More than half of Harvard research involves the life sciences and carries important implications for the health and future of many people, including through advances in therapeutics and the ability to treat diseases, said McCullough. He said taxing the endowment would add “another hindrance to people’s ability to do their research.”
“It means there would be fewer people working on these problems, and the pace at which discovery is made will be slowed. One could argue that that’s fine, but on the other hand if you look at what other countries are doing, they are doubling down on their research support. China in particular is becoming increasingly more competitive because its investment in research and development has skyrocketed, while the United States has been slowly decreasing. That translates into discovery, which then translates into economic and technological competitiveness for our country.”
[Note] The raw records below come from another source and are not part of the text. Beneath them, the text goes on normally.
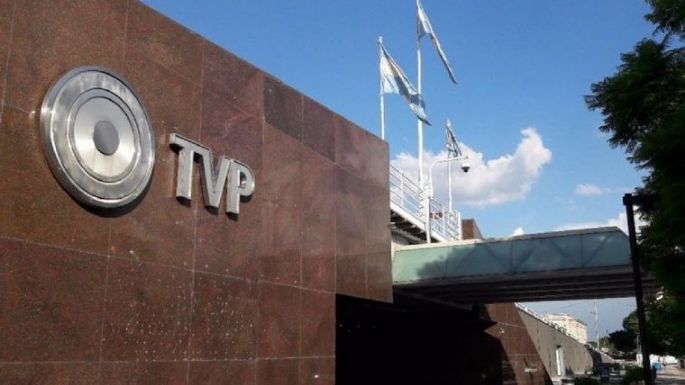 El Gobierno dispuso la intervención de medios públicos
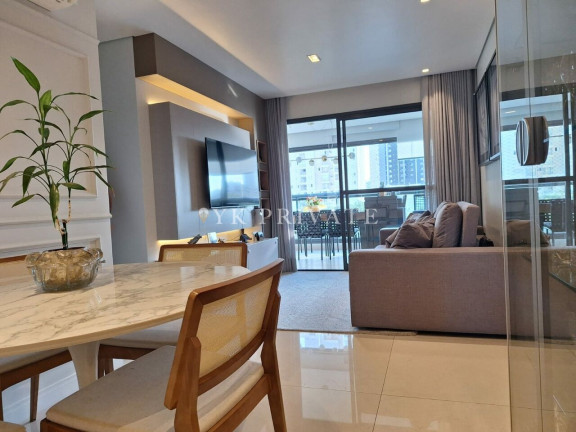 Imagem Apartamento com 3 Quartos à Venda, 100 m² em Vila Romana - São Paulo
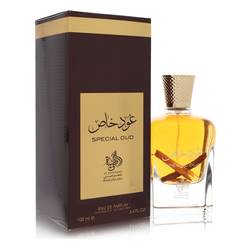 Al Wataniah Special Oud (Unisex) By Al Wataniah
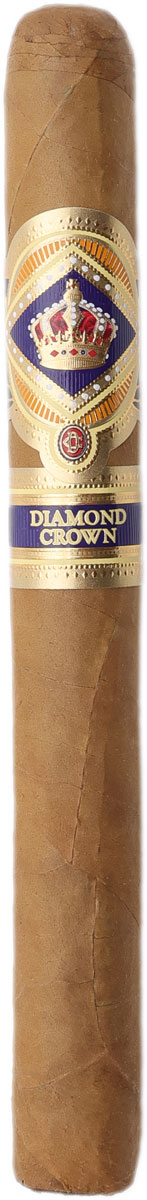 Diamond Crown Churchill #2 Natural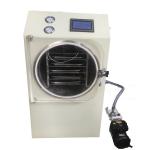 Electric Heating Home Vacuum Freeze Drying Equipment For Vegetable Honey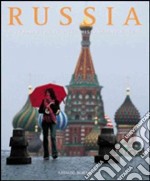 Russia. Ediz. inglese libro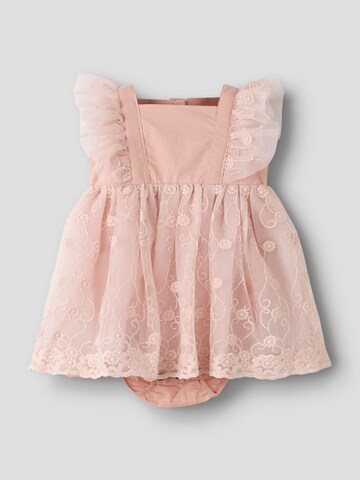 Robe Lil'Atelier en rose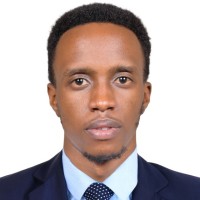 Eric Micomyiza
Harvard alumni have played a critical role in helping to build the University’s endowment. In 2014, philanthropist Kenneth Griffin ’89 gave $150 million to Harvard, principally to support its financial aid program. That gift benefits hundreds of undergraduates every year.
“It is extremely important that students of all backgrounds have the opportunity to challenge themselves, learn to solve complex problems, and ultimately better our world,” Griffin told the Gazette in 2014. “My goal with this gift is to help ensure that Harvard’s need-blind admission policy continues, and that our nation’s best and brightest have continued access to this outstanding institution.” Griffin described the gift as “an investment in the next generation of leaders as we continue to break down barriers to an outstanding education.”
Looking back at her own path through Harvard to teaching, Winn said realizing that she could graduate without a mass of debt influenced her career choice, and she now can pass along her good fortune to others.
“Certainly I would have been forced to think more critically or make different decisions about what teaching jobs I was able to look for and accept if I had more loans than I do now,” said Winn. “It would have narrowed places that I could have applied for teaching jobs, and potentially the ability to teach.”
Harvard’s financial aid “was extremely important and a huge benefit to my life.”